● **Spatial reasoning records**
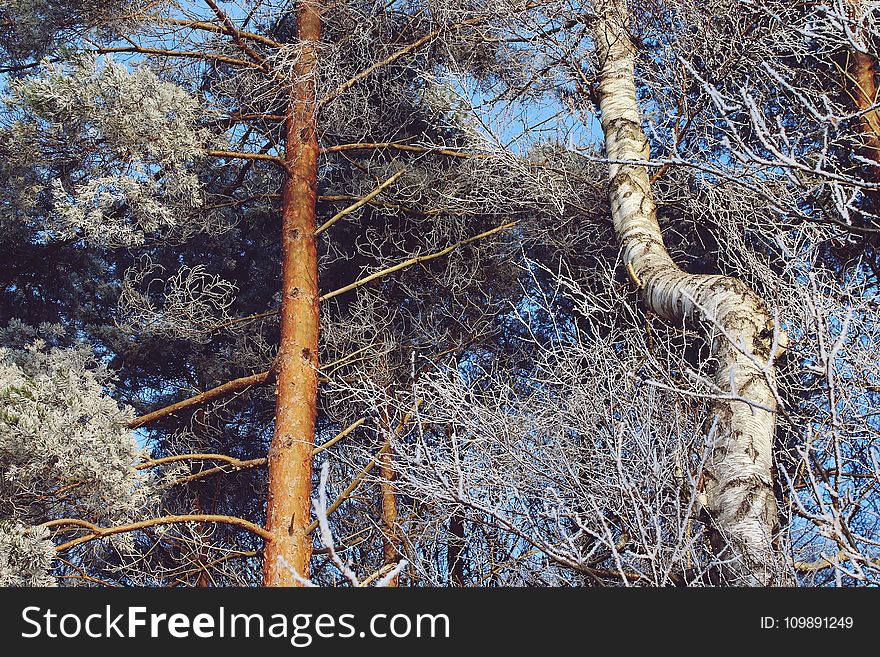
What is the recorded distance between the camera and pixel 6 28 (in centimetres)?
797

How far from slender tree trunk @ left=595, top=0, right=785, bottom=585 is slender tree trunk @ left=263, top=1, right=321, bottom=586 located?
2.63 m

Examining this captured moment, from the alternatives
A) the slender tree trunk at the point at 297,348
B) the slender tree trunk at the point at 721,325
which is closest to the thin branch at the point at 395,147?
the slender tree trunk at the point at 297,348

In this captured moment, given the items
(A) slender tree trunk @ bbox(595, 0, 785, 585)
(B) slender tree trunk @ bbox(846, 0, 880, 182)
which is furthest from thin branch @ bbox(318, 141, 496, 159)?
(B) slender tree trunk @ bbox(846, 0, 880, 182)

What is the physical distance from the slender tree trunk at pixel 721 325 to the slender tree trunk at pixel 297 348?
2627 millimetres

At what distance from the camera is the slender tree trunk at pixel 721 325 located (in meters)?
4.91

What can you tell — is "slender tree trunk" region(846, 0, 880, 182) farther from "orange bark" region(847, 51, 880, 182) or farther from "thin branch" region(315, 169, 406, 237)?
"thin branch" region(315, 169, 406, 237)

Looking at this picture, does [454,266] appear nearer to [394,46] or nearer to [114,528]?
[394,46]

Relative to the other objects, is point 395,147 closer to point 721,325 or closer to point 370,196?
point 370,196

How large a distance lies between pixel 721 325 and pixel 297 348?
160 inches

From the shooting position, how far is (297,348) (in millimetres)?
7047

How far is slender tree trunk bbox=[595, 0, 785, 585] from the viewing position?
16.1 feet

● **Challenge**
Reproduce all the lines above word for word, omitting the pictures.

● **Finished task**
What is the recorded distance between the camera and pixel 6 28 (in centimetres)?
797

How far from slender tree trunk @ left=595, top=0, right=785, bottom=585 is slender tree trunk @ left=263, top=1, right=321, bottom=586 located?
2.63 m

Examining this captured moment, from the alternatives
A) the slender tree trunk at the point at 297,348
B) the slender tree trunk at the point at 721,325
which is closest to the thin branch at the point at 395,147?
the slender tree trunk at the point at 297,348

In this captured moment, given the items
(A) slender tree trunk @ bbox(595, 0, 785, 585)
(B) slender tree trunk @ bbox(846, 0, 880, 182)
which is furthest from thin branch @ bbox(318, 141, 496, 159)?
(B) slender tree trunk @ bbox(846, 0, 880, 182)

What is the physical distance from the slender tree trunk at pixel 721 325 to the slender tree trunk at pixel 297 348?
2627 millimetres

At what distance from the camera is the slender tree trunk at pixel 721 325 located (in meters)?
4.91

What can you tell — is "slender tree trunk" region(846, 0, 880, 182) farther from "orange bark" region(847, 51, 880, 182) or farther from "thin branch" region(315, 169, 406, 237)?
"thin branch" region(315, 169, 406, 237)

Looking at this picture, does [454,266] appear nearer to [394,46] or nearer to [114,528]?
[394,46]

Relative to the other objects, is point 395,147 closer to point 721,325 or closer to point 370,196?
point 370,196

How large a distance lies between pixel 721 325 and pixel 297 348?
160 inches

From the shooting position, how far is (297,348) (in millimetres)?
7047

How far is slender tree trunk bbox=[595, 0, 785, 585] from the viewing position?
16.1 feet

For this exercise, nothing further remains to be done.